What you need to do:
1) The Ros Sanchez/Sajjadi passage quotes a description of a convolutional layer. List each integer variable that description defines, along with what the variable stands for.
2) Carry on the Ros Sanchez/Sajjadi passage, starting after its last sentence.

The Ros Sanchez/Sajjadi Combination teaches the method of claim 1, wherein the deep neural network is a convolution neural network, and wherein each input vector in the plurality of input vectors is an image comprising a two- dimensional array of pixel values (Ros Sanchez [0003] line 1-22 discloses “One of the building blocks of a CNN is a “convolutional layer” which receives a two-dimensional array of values as an input. A convolutional layer comprises an integer number b of filters, defined by a respective set of numerical parameters. The input to a convolutional layer is a set of two-dimensional arrays of identical size; let us denote the number of these arrays as an integer a. Each filter is convolved with the input two-dimensional arrays simultaneously, to produce a respective two-dimensional output. During the convolution process, a given one of the filters successively receives input from successive corresponding windows (i.e. small areas) of each of the input two-dimensional arrays (the “visual field” of the filter). The size of the window may be denoted as k×k, where k is an integer; thus, the filter generates a single output value using k×k×a input values. The filter multiples these values by k×k×a respective filter values, and adds the results to give a corresponding output value. Thus, for a given filter, the corresponding small areas of each input two-dimensional image produce a single output value, which is one pixel of the respective two-dimensional output.”, CNN, input, two-dimensional array of values, and two-dimensional image (i.e. convolutional neural network, input vector, two- dimensional array of pixel values, and image)).

Raw data:
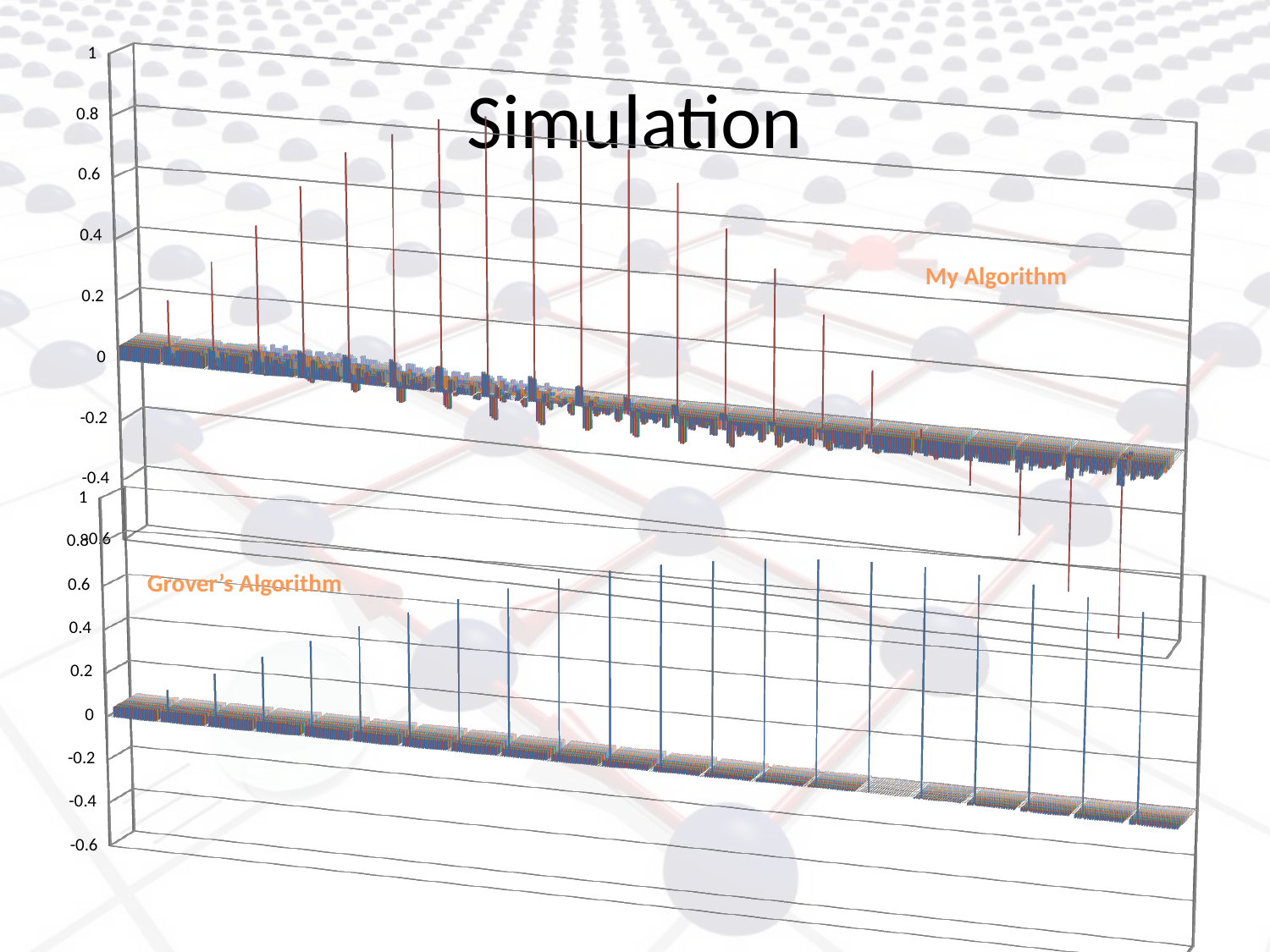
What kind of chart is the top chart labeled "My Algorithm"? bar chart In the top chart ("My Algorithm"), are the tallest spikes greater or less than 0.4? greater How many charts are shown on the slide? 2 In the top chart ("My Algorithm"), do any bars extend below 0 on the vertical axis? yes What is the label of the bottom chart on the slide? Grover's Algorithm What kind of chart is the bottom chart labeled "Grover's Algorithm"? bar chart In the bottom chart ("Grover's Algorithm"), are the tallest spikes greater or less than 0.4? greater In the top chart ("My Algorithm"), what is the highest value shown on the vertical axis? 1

Your responses:
1)
- b: the number of filters in a convolutional layer
- a: the number of two-dimensional arrays of identical size in the input to a convolutional layer
- k: the side length of the window, whose size is k×k

2)
See motivation for claim 1 above.

Regarding Claim 7.
The Ros Sanchez/Sajjadi Combination teaches the method of claim 1, wherein updating the target prediction vector associated with the particular input vector comprises normalizing the target prediction vector according to a correction factor (Ros Sanchez [0010] lines 1-6 discloses “Another common building block of a convolutional network is a Batch normalisation (BNorm) layer. This operates on a set of input values, and uses two numerical parameters A and B. Each input values is reduced by the value A, and the then divided by parameter B, to produce a respective output value.”. Set of input values as input vector, set of output values as target prediction vector, reduced by the value of A and then divided by B as correction factor).
See motivation for claim 1 above.

Regarding Claim 8.
The Ros Sanchez/Sajjadi Combination teaches the method of claim 1, wherein the target prediction vector associated with the particular input vector is initialized to a zero vector prior to a first training epoch (Ros Sanchez [0078] lines 1-21 recites the following as depicted in the screenshot below. 

    PNG
    media_image2.png
    457
    405
    media_image2.png
    Greyscale

yijl equal to zero for one value of 1 and zero for all others for the first input (i.e. first input zero vector)).
	See motivation for claim 1 above.

Regarding Claims 11, 13-18,
Claims 11 and 13-18 are directed to a system configured to perform a method substantially identical to those recited in claims 1 and 3-10, respectively. Therefore the rejections made to claim 1 and 3-10 are applied to claims 11 and 13-18.
In addition, Ros Sanchez discloses “the computer apparatus contains, or has access to, a tangible data storage device storing program instructions (in non-transitory form) operative to cause a processor of the computer apparatus, when running the program instructions, to carry out the steps of the method for generating the S-Net and T-Net” (Ros Sanchez [0045] lines 4-9, Computer apparatus and tangible data storage device (i.e. system and memory)).

Regarding Claim 20.
Claim 20 is directed to non-transitory, computer-readable storage medium storing instructions that, when executed by a processor, cause the processor to perform a method recited in claim 1. Therefore the rejection made to claim 1 is applied to claim 20.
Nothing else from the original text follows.